◆ REQUIREMENTS
(1) From the SageMaker tuner bug report, extract everything from "Describe the bug" down to "the data format.".
(2) Answer these questions using the SageMaker tuner bug report:
(a) Which field is dropped when InputData objects are converted to Channel objects?
(b) Which built-in algorithm does the report give as an example of one that fails?
(c) What value is passed as content_type when train_input is created?
(3) Proceed with the SageMaker tuner bug report, starting after its last line.

-
Notifications
You must be signed in to change notification settings - Fork 1.2k
Open
Description
PySDK Version
- PySDK V2 (2.x)
- PySDK V3 (3.x)
Describe the bug
When HyperparameterTuner.tune() receives InputData objects as inputs, it converts them to Channel objects internally but drops the content_type field during conversion. This causes built-in algorithms (e.g., XGBoost) to fail with validate_data_file_path errors because the container doesn't know the data format.
To reproduce
from sagemaker.train.configs import InputData
from sagemaker.train.tuner import HyperparameterTuner
train_input = InputData(
channel_name="train",
data_source="s3://my-bucket/train/train.csv",
content_type="csv", # <-- this gets dropped
)

◆ SOURCE EXCERPT
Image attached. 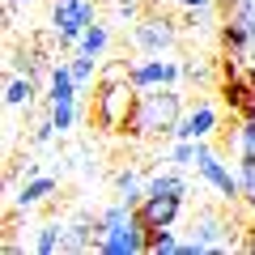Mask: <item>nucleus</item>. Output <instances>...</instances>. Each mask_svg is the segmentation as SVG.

◆ SOLVED PROBLEMS
(1)
Describe the bug
When HyperparameterTuner.tune() receives InputData objects as inputs, it converts them to Channel objects internally but drops the content_type field during conversion. This causes built-in algorithms (e.g., XGBoost) to fail with validate_data_file_path errors because the container doesn't know the data format.

(2)
(a) The content_type field.
(b) XGBoost.
(c) "csv"

(3)
tuner = HyperparameterTuner(
model_trainer=model_trainer,
objective_metric_name="validation:auc",
hyperparameter_ranges=hyperparameter_ranges,
objective_type="Maximize",
max_jobs=12,
max_parallel_jobs=3,
strategy="Bayesian",
)
tuner.tune(inputs=[train_input])
# All training jobs fail with:
# AlgorithmError: validate_data_file_path(train_path, content_type)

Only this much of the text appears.